## TASK MATERIAL
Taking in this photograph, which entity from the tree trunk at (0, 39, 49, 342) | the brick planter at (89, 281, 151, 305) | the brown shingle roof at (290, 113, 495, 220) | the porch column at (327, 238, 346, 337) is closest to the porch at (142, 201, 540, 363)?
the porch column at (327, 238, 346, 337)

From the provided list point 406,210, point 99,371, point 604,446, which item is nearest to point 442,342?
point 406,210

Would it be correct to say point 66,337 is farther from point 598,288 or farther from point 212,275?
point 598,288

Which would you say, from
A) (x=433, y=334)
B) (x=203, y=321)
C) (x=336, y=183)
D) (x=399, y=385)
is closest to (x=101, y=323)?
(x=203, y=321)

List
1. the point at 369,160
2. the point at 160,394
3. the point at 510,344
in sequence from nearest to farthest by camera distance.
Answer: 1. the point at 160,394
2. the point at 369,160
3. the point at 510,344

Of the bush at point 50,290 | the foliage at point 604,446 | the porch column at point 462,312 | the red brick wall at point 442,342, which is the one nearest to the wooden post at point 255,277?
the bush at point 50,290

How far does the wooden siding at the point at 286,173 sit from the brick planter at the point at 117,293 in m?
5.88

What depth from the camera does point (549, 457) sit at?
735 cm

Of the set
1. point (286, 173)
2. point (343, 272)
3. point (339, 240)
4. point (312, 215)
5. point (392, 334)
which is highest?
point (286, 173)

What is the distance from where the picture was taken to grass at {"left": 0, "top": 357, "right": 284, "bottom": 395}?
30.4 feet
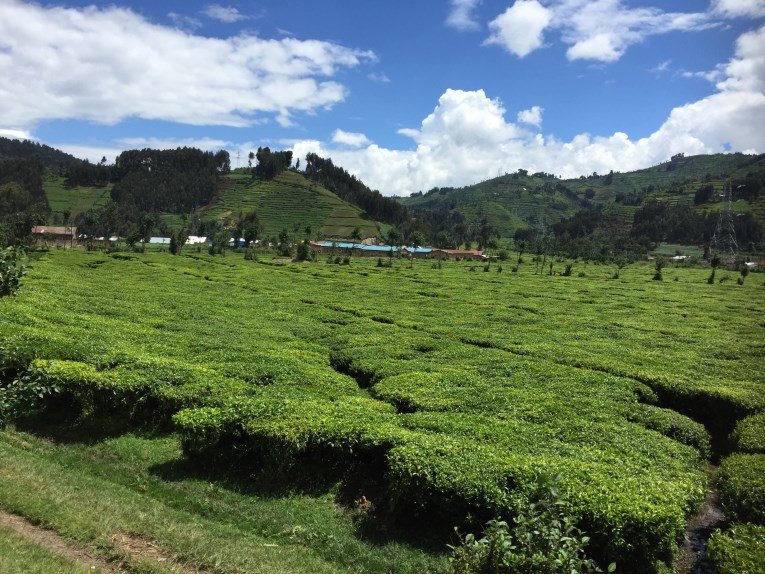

## JOB
Format as a JSON list of strings the lines from the one containing "What depth from" through the end of the records, one string per line, with blank lines and pictures left out.

## EXERCISE RESULT
[
  "What depth from the camera does point (549, 457) sit at?",
  "735 cm",
  "Of the set",
  "1. point (286, 173)",
  "2. point (343, 272)",
  "3. point (339, 240)",
  "4. point (312, 215)",
  "5. point (392, 334)",
  "which is highest?",
  "point (286, 173)",
  "What is the distance from where the picture was taken to grass at {\"left\": 0, \"top\": 357, \"right\": 284, \"bottom\": 395}?",
  "30.4 feet"
]